**Records shown**:

((

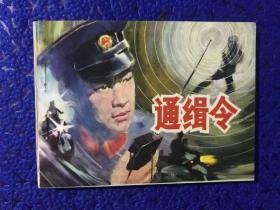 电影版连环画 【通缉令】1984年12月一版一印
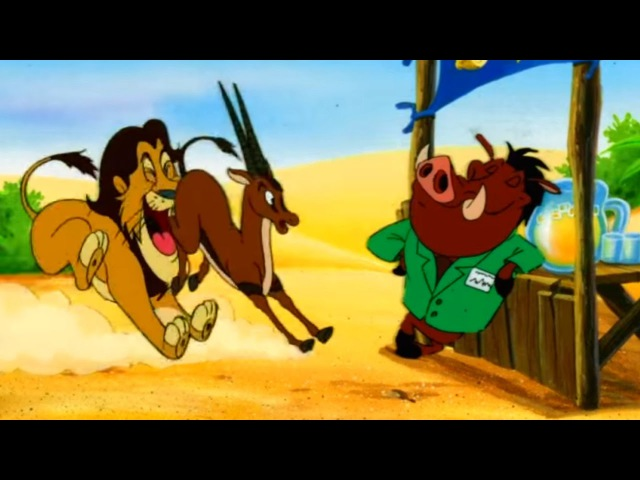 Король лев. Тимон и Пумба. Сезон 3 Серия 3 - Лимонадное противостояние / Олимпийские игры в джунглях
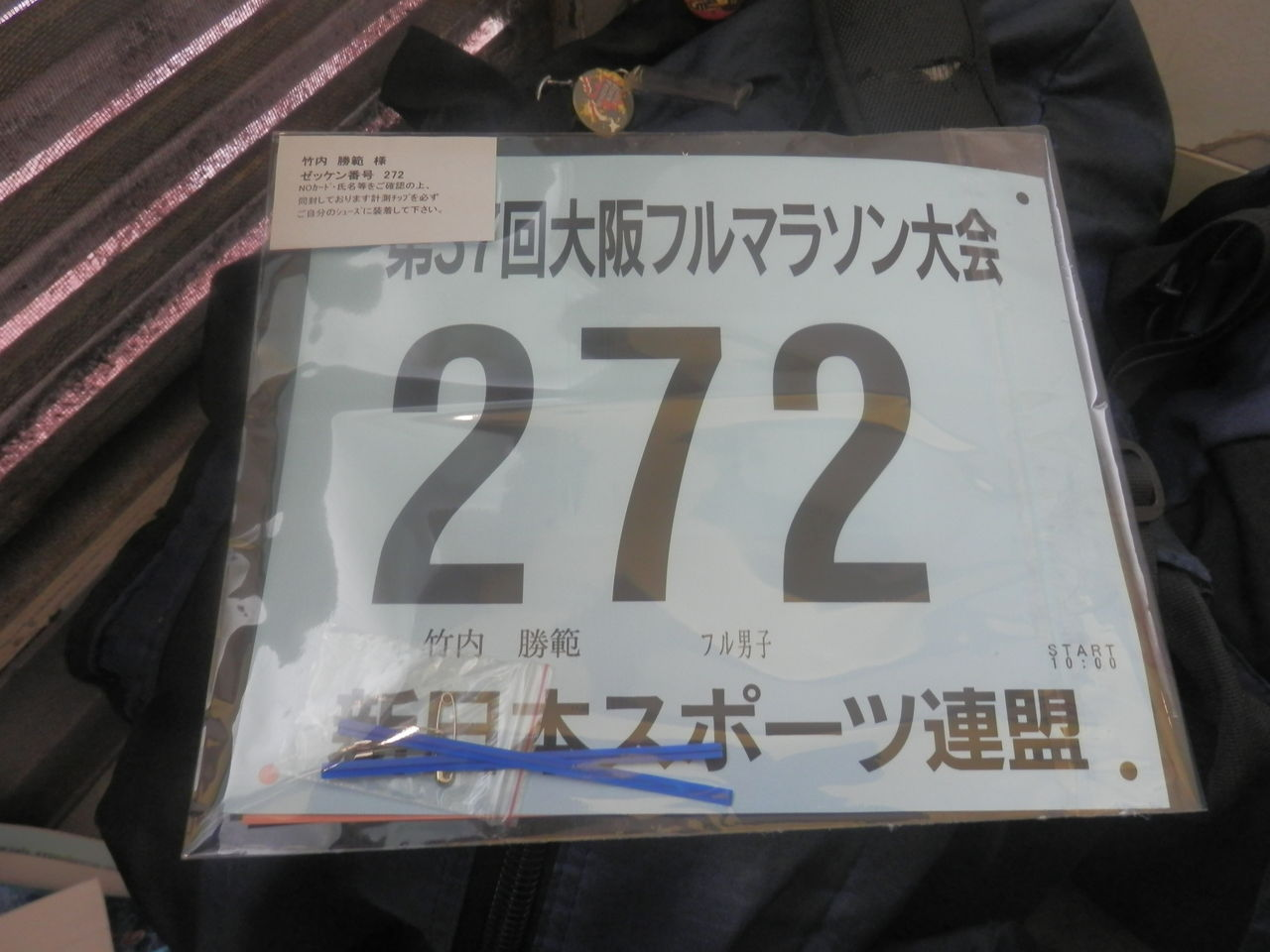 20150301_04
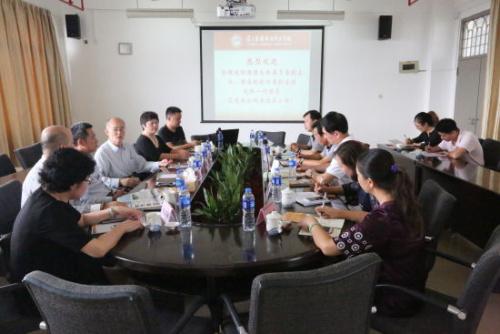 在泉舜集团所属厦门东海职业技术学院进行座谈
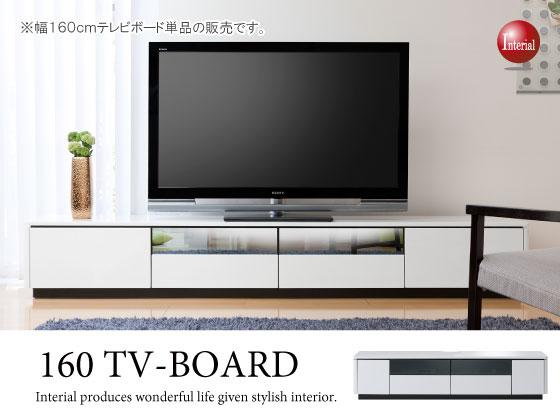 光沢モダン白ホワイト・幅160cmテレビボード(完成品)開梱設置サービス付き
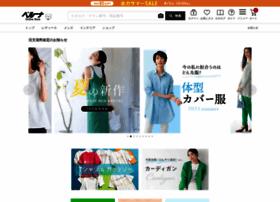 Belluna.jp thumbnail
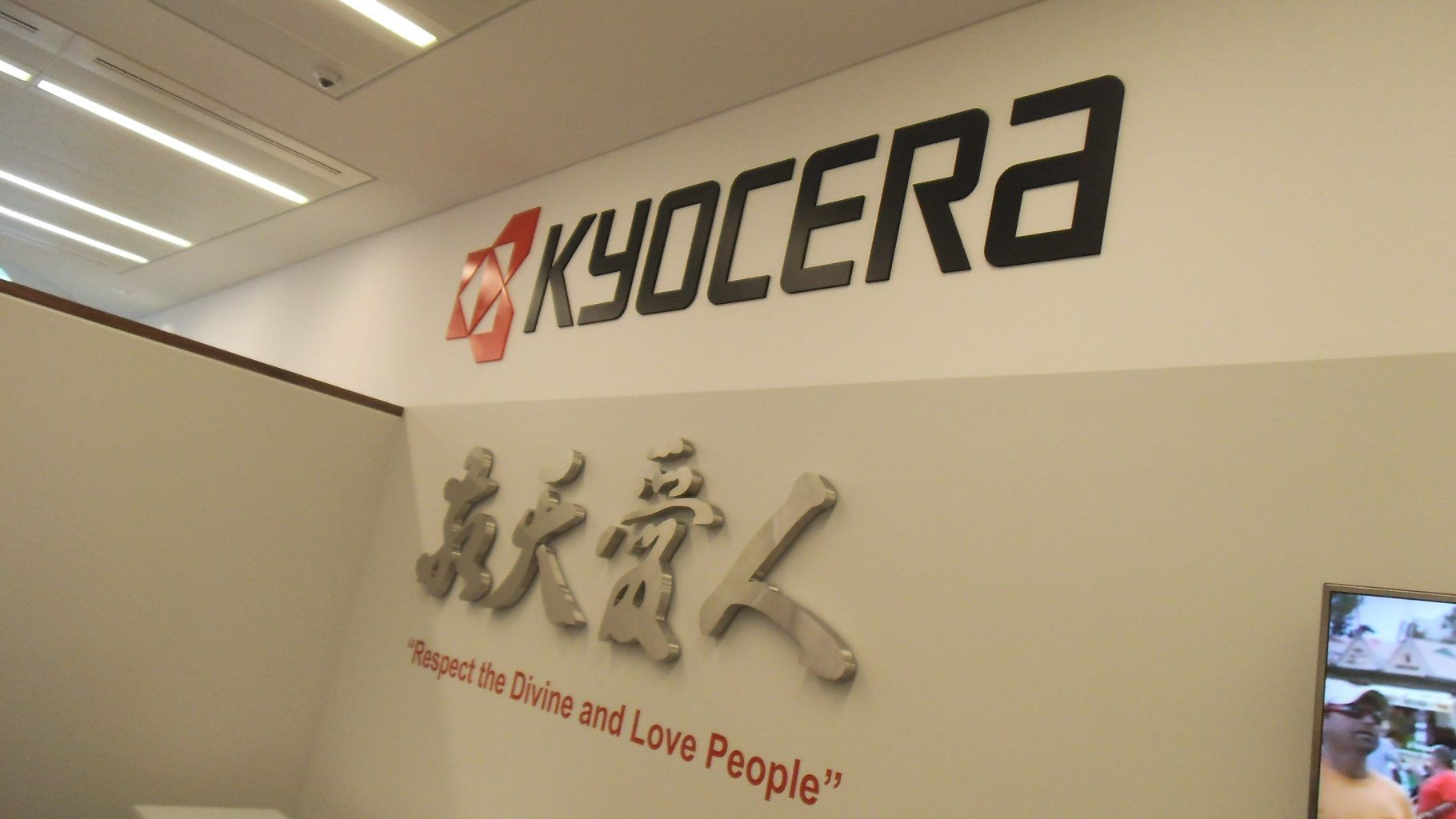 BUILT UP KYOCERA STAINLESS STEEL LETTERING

))
((

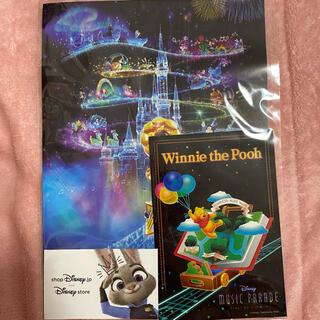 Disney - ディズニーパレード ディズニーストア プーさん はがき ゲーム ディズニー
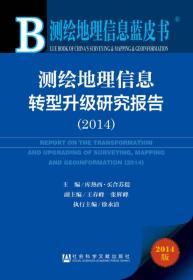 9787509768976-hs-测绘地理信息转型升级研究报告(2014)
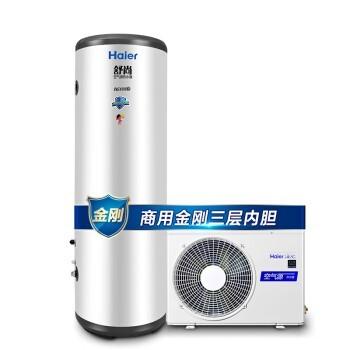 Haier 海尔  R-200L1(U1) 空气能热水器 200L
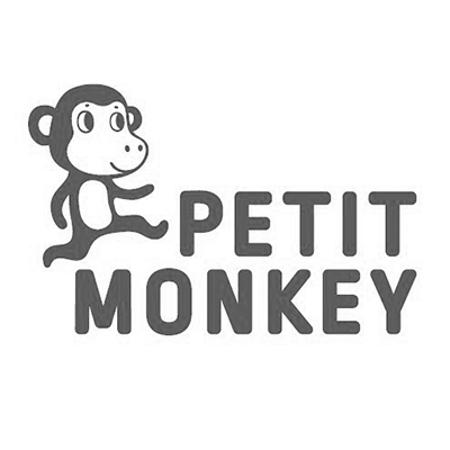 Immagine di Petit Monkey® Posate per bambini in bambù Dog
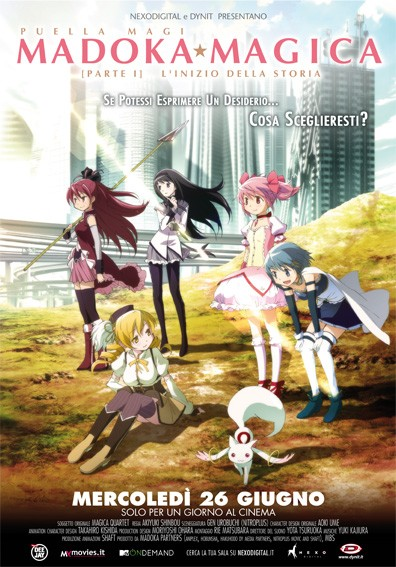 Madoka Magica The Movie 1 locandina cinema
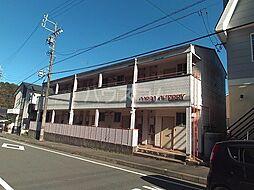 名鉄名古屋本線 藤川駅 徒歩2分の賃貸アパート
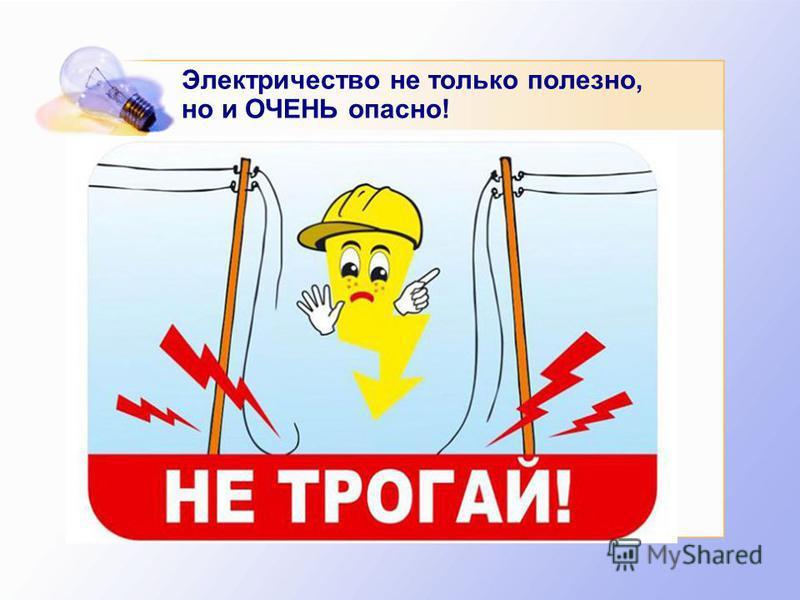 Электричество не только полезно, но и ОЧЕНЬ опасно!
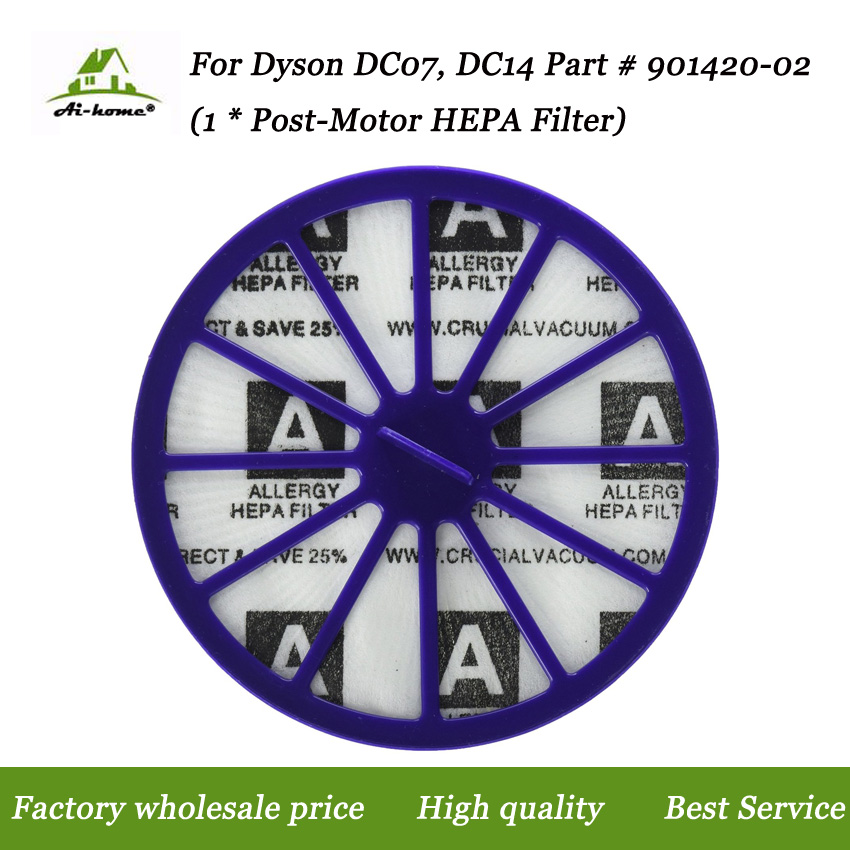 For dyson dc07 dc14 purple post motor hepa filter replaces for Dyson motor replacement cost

))
((

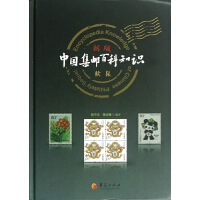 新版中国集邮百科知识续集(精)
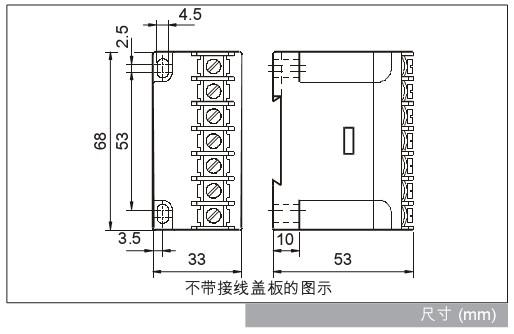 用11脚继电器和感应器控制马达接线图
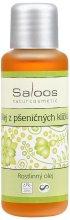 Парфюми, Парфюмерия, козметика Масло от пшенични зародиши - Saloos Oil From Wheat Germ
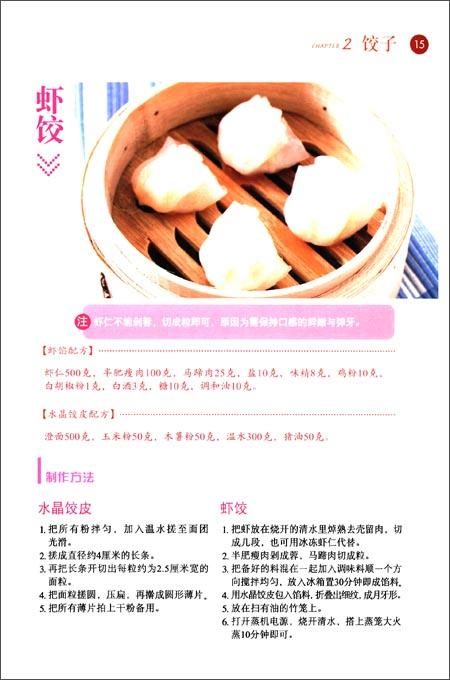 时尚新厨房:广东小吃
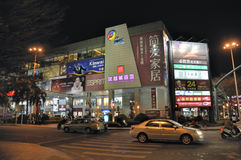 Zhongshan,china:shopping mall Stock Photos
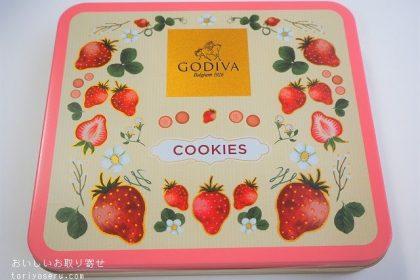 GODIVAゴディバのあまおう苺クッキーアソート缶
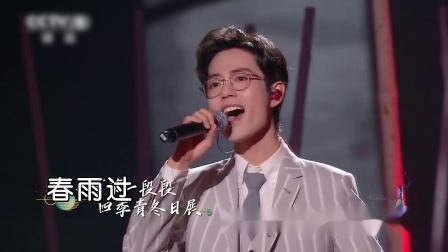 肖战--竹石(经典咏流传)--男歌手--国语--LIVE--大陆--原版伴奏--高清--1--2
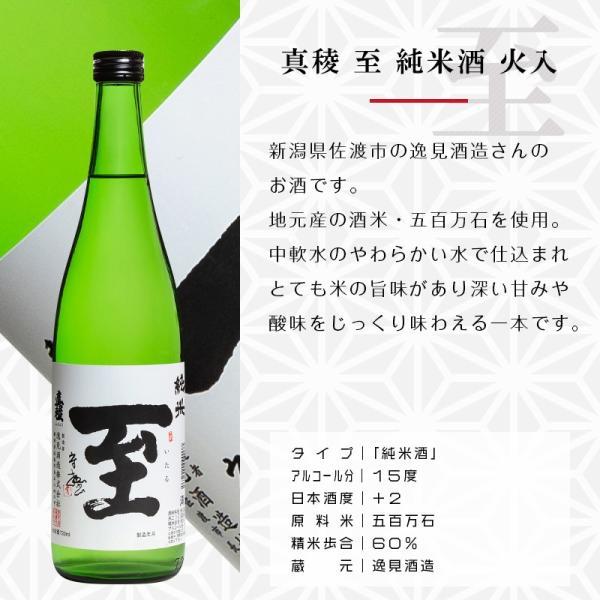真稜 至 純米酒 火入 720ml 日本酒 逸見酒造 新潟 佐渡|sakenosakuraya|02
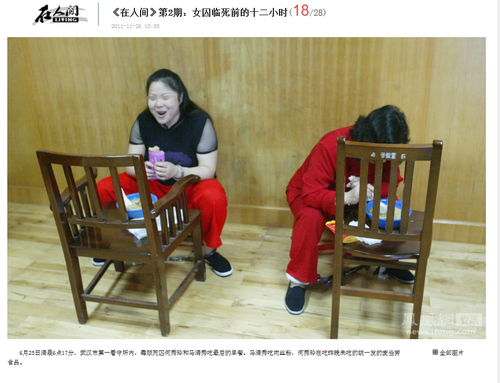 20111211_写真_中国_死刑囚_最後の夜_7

))

Find where the line with "20150301_04" sits in the material above and where the line with "BUILT UP KYOCERA STAINLESS STEEL LETTERING" sits. Set down exactly the lines from the first to the second, both included and nothing else, without pictures.

 20150301_04
 在泉舜集团所属厦门东海职业技术学院进行座谈
 光沢モダン白ホワイト・幅160cmテレビボード(完成品)開梱設置サービス付き
 Belluna.jp thumbnail
 BUILT UP KYOCERA STAINLESS STEEL LETTERING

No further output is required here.